Fitting to my recent post on "Examining our Unity" is consideration of the "Trumpet times" column by Merle Strege in the June/July 2005 edition of OneVoice! magazine (page 25): "Babylon: More than a place".
As the Church of God historian, Strege discusses "Babylon" and "Babel" - key terms used in the early years of our movement. These biblical images were understood by our pioneers to represent the falsity and confusion surrounding denominationalism, the perceived major threat to Christian unity.
Strege contends that the use of "Babylon" especially "has waned among many Church of God congregations". He believes that this symbol needs to be "reexamined" since denominationalism may not be as big an issue today, others are also taking up the cause of Christian unity, and "equating Babylon with denominations may never have been a truly valid interpretation". Instead, Strege proposes that we adopt a much broader understanding of Babylon, namely the seduction of the dominant culture.
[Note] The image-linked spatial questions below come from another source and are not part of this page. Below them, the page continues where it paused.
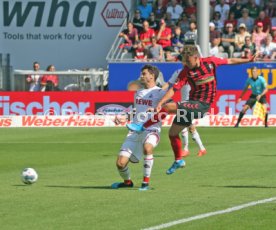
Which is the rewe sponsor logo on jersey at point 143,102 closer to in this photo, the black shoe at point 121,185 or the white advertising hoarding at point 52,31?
the black shoe at point 121,185

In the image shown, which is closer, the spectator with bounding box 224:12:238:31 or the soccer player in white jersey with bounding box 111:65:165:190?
the soccer player in white jersey with bounding box 111:65:165:190

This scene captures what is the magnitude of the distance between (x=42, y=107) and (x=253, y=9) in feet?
31.0

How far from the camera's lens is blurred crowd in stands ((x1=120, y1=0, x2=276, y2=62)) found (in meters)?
35.5

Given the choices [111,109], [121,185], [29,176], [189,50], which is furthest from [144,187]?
[111,109]

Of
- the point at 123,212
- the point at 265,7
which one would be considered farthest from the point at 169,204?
the point at 265,7

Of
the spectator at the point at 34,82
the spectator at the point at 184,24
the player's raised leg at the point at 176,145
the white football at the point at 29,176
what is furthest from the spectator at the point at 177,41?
the white football at the point at 29,176

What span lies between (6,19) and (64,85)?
24.8 ft

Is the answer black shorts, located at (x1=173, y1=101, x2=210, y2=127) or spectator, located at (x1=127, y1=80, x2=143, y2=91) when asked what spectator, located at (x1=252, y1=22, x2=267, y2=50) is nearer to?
spectator, located at (x1=127, y1=80, x2=143, y2=91)

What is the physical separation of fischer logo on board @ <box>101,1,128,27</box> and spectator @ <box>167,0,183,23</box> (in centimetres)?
295

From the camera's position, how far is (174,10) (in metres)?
38.3

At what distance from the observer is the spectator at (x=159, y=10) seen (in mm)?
38312

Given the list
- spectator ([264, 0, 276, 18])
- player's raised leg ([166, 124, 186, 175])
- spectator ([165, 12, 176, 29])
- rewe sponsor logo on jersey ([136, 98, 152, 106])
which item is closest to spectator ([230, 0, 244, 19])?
spectator ([264, 0, 276, 18])

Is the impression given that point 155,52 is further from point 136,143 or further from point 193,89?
point 136,143

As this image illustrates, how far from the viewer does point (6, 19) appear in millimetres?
41938
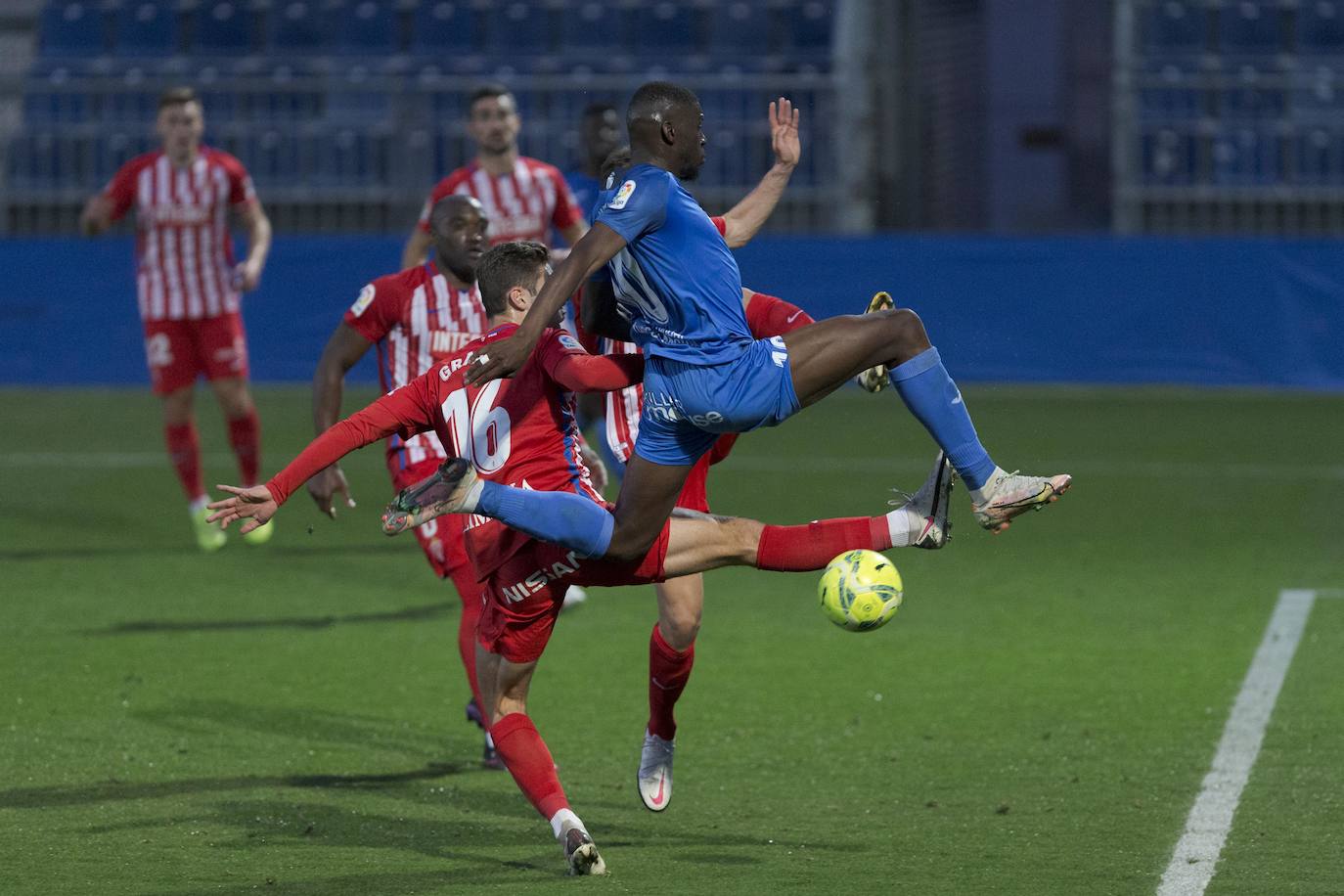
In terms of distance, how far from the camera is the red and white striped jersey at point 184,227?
37.0ft

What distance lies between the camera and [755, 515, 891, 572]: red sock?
5.62 metres

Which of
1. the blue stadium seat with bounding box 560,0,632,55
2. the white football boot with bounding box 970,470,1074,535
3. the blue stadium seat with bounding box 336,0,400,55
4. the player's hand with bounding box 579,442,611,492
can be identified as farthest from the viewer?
the blue stadium seat with bounding box 336,0,400,55

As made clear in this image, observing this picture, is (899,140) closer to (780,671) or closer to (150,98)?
(150,98)

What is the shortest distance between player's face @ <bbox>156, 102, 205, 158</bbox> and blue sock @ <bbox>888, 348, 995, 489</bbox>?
22.5ft

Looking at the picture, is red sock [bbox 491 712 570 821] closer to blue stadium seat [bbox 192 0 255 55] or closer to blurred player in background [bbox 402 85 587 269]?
blurred player in background [bbox 402 85 587 269]

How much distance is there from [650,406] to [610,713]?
230 centimetres

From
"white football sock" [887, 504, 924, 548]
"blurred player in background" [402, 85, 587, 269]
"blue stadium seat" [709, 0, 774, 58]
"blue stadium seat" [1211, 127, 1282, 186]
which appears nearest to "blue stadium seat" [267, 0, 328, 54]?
"blue stadium seat" [709, 0, 774, 58]

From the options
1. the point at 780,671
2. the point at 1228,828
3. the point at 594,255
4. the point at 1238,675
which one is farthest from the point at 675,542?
the point at 1238,675

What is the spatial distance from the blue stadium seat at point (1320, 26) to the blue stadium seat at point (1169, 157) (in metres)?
2.21

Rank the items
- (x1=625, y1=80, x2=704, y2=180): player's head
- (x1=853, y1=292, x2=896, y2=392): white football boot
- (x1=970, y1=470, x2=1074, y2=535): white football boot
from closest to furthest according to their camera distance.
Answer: (x1=625, y1=80, x2=704, y2=180): player's head
(x1=970, y1=470, x2=1074, y2=535): white football boot
(x1=853, y1=292, x2=896, y2=392): white football boot

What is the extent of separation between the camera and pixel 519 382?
17.9 ft

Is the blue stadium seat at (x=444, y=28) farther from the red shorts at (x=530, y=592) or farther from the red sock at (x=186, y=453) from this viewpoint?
the red shorts at (x=530, y=592)

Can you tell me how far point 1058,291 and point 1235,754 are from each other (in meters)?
9.78

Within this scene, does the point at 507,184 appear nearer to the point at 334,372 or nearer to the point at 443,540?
the point at 334,372
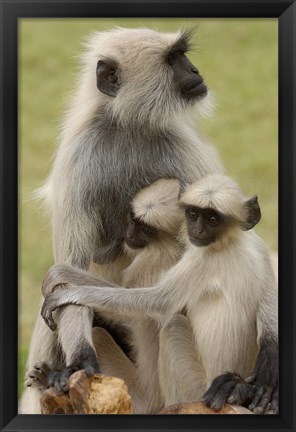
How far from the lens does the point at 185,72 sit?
6.22m

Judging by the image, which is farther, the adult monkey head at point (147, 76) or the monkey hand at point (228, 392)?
the adult monkey head at point (147, 76)

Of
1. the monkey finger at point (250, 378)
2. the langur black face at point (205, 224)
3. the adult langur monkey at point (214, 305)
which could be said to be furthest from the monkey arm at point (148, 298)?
the monkey finger at point (250, 378)

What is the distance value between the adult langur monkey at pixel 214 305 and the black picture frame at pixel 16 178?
0.17m

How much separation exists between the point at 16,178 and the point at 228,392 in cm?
157

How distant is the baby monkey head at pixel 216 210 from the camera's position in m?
5.56

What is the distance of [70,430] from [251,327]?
113cm

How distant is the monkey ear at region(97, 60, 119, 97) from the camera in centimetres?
612

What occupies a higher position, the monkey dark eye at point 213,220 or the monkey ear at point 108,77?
the monkey ear at point 108,77

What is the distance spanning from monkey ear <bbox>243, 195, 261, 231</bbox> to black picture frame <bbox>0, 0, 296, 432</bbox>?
134mm

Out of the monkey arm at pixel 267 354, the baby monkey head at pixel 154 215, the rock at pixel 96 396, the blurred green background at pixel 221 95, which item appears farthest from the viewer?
the blurred green background at pixel 221 95

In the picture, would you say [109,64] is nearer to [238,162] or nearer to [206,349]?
[206,349]

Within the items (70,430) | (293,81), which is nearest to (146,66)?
(293,81)

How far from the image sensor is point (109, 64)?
612cm

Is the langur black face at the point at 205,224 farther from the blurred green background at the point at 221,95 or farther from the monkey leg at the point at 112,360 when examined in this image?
the blurred green background at the point at 221,95
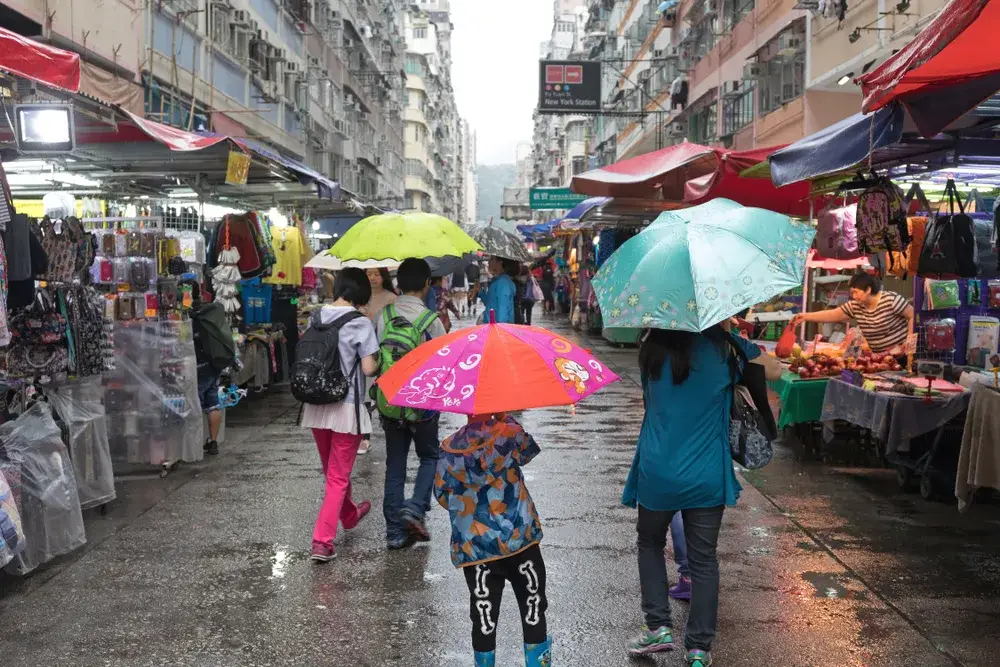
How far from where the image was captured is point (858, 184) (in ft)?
24.5

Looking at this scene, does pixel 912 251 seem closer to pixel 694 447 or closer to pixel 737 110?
pixel 694 447

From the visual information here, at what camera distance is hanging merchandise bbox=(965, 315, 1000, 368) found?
25.3ft

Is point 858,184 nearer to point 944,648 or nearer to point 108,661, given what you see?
point 944,648

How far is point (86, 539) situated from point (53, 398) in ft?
3.36

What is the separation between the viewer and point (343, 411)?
5.82m

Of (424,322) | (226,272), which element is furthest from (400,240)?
(226,272)

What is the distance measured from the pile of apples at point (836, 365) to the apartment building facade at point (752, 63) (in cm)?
584

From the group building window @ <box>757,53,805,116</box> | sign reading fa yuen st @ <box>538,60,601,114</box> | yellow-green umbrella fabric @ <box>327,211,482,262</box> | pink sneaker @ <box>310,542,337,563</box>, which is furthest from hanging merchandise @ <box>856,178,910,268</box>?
sign reading fa yuen st @ <box>538,60,601,114</box>

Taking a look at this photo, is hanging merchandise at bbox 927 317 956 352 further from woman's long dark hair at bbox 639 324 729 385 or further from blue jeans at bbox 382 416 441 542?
woman's long dark hair at bbox 639 324 729 385

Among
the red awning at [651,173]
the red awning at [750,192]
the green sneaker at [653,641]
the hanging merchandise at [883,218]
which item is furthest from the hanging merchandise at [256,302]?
the green sneaker at [653,641]

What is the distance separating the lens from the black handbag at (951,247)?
673 cm

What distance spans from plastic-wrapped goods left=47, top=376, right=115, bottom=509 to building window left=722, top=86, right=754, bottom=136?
57.9ft

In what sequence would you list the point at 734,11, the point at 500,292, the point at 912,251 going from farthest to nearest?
the point at 734,11, the point at 500,292, the point at 912,251

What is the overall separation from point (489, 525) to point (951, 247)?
4542mm
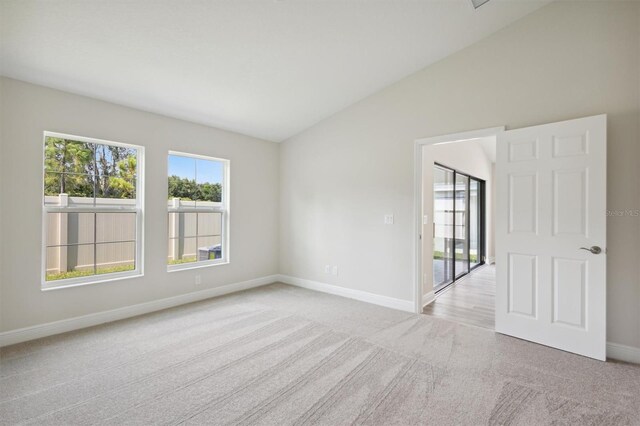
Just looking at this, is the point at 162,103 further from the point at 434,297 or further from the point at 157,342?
the point at 434,297

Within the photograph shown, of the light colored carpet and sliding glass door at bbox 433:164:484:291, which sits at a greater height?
sliding glass door at bbox 433:164:484:291

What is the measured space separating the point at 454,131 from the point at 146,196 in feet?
12.7

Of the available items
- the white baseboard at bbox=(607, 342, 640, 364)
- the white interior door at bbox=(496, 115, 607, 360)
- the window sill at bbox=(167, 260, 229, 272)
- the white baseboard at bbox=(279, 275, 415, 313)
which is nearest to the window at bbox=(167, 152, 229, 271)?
the window sill at bbox=(167, 260, 229, 272)

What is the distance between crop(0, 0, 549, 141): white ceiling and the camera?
2406mm

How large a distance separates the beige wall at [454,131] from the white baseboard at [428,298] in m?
0.39

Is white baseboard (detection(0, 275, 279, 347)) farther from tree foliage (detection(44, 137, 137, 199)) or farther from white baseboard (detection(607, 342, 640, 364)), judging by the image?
white baseboard (detection(607, 342, 640, 364))

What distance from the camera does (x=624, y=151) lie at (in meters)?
2.64

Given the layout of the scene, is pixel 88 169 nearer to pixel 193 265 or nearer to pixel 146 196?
pixel 146 196

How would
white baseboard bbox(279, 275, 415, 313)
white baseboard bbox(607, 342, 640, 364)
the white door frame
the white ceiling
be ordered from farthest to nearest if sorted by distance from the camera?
white baseboard bbox(279, 275, 415, 313)
the white door frame
white baseboard bbox(607, 342, 640, 364)
the white ceiling

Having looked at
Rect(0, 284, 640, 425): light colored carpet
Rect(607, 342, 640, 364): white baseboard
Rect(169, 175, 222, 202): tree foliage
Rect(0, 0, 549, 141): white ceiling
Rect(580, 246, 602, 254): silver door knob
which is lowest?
Rect(0, 284, 640, 425): light colored carpet

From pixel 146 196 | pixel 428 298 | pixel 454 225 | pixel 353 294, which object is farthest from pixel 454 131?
pixel 146 196

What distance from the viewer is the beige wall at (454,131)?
2.65 m

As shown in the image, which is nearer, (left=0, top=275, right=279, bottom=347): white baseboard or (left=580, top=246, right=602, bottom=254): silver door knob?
(left=580, top=246, right=602, bottom=254): silver door knob

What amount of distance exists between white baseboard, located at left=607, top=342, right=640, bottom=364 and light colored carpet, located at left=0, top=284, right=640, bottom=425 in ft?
0.37
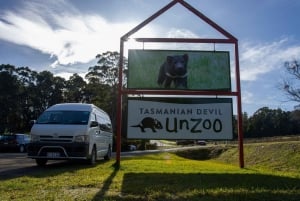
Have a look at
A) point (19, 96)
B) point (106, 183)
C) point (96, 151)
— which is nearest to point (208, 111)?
point (96, 151)

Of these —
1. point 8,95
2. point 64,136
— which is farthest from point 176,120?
point 8,95

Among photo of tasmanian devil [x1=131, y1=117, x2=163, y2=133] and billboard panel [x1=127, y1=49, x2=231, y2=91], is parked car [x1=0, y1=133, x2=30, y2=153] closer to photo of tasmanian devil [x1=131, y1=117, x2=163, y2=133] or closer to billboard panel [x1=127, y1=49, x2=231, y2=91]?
billboard panel [x1=127, y1=49, x2=231, y2=91]

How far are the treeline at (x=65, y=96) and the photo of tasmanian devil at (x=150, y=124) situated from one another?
37.8 metres

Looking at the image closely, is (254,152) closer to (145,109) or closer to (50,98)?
(145,109)

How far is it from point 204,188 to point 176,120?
5432 millimetres

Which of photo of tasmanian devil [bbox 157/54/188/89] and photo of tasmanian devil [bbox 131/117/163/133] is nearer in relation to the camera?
photo of tasmanian devil [bbox 131/117/163/133]

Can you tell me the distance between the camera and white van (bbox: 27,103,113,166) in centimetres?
1366

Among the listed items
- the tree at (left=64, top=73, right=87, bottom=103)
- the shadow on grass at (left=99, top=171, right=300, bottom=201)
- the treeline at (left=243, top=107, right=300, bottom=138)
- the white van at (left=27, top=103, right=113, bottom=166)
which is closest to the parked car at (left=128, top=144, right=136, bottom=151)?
the tree at (left=64, top=73, right=87, bottom=103)

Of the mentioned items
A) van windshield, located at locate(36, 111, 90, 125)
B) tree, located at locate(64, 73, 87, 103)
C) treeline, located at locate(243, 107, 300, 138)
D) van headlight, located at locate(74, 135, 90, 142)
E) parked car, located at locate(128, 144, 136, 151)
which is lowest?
van headlight, located at locate(74, 135, 90, 142)

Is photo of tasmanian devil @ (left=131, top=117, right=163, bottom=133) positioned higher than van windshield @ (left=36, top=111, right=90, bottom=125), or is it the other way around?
van windshield @ (left=36, top=111, right=90, bottom=125)

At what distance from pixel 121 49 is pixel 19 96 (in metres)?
67.7

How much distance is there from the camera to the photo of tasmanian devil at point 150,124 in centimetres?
1317

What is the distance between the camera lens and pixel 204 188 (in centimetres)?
786

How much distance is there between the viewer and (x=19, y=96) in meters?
77.8
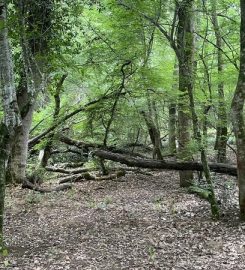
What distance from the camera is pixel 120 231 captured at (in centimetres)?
637

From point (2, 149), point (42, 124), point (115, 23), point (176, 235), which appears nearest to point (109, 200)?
point (176, 235)

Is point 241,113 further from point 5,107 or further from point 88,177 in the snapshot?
point 88,177

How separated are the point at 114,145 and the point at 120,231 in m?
6.91

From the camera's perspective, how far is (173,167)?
380 inches

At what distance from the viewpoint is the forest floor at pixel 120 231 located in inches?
199

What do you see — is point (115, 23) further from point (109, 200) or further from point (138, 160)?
point (109, 200)

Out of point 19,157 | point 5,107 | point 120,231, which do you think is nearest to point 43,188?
point 19,157

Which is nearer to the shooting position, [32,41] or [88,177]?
[32,41]

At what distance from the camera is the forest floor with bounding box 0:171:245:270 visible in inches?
199

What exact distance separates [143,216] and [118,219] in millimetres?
533

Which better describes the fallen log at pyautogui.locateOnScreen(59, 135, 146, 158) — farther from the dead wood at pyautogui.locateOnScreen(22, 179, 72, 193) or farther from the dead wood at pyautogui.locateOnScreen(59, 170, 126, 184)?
the dead wood at pyautogui.locateOnScreen(22, 179, 72, 193)

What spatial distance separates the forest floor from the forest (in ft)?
0.07

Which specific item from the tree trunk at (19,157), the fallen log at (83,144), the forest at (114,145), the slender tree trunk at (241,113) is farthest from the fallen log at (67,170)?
the slender tree trunk at (241,113)

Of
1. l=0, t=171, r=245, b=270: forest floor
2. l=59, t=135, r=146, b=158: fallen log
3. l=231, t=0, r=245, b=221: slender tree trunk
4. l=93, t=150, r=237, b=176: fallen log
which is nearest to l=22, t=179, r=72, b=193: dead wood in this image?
l=0, t=171, r=245, b=270: forest floor
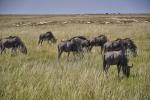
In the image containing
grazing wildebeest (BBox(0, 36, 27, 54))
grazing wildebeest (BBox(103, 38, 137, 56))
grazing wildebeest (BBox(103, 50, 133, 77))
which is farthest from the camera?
grazing wildebeest (BBox(0, 36, 27, 54))

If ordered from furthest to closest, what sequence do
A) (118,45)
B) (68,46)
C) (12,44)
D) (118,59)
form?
(12,44), (118,45), (68,46), (118,59)

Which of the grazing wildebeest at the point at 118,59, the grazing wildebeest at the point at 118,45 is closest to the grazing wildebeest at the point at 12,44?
the grazing wildebeest at the point at 118,45

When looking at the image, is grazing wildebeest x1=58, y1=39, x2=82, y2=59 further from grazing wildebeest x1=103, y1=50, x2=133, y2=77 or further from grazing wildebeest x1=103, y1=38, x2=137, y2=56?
grazing wildebeest x1=103, y1=50, x2=133, y2=77

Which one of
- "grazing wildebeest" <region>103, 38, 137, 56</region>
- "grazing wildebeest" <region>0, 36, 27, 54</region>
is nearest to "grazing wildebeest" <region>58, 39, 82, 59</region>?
"grazing wildebeest" <region>103, 38, 137, 56</region>

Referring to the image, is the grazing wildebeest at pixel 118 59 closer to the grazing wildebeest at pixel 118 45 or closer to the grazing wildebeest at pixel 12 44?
the grazing wildebeest at pixel 118 45

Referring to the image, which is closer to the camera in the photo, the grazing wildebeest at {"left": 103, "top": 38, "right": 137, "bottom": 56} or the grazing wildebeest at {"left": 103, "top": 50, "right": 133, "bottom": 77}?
the grazing wildebeest at {"left": 103, "top": 50, "right": 133, "bottom": 77}

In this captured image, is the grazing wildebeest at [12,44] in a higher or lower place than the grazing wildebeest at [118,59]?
lower

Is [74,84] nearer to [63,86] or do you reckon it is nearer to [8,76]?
[63,86]

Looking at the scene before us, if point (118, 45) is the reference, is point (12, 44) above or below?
below

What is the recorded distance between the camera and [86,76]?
7898 mm

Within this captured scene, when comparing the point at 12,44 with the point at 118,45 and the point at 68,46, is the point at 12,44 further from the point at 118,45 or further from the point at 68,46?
the point at 118,45

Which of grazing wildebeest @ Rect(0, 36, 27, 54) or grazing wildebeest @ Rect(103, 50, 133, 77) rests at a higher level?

I really can't disagree with Strege's intrepretation of Isaiah 48:20, the source of our anti-Babylon teaching. It certainly fits better with the original context in which Isaiah was written.
For me, the question that erupts from this discussion is whether our Christian unity emphasis may be tainted by other problems?
Certainly, the teaching of unity in Christ is a central New Testament theme that hasn't been lived out very well in Christendom. But, could it be that our take on unity ended up as a negative stance, that is, largely anti-denominational instead of presenting a positive vision of what the church should and could be like? Has this negative, confrontational orientation contributed to our own struggles with unity, exhibited in many of the internal issues we face? And, most important, can this help explain why we have been weak at engaging our culture in mission?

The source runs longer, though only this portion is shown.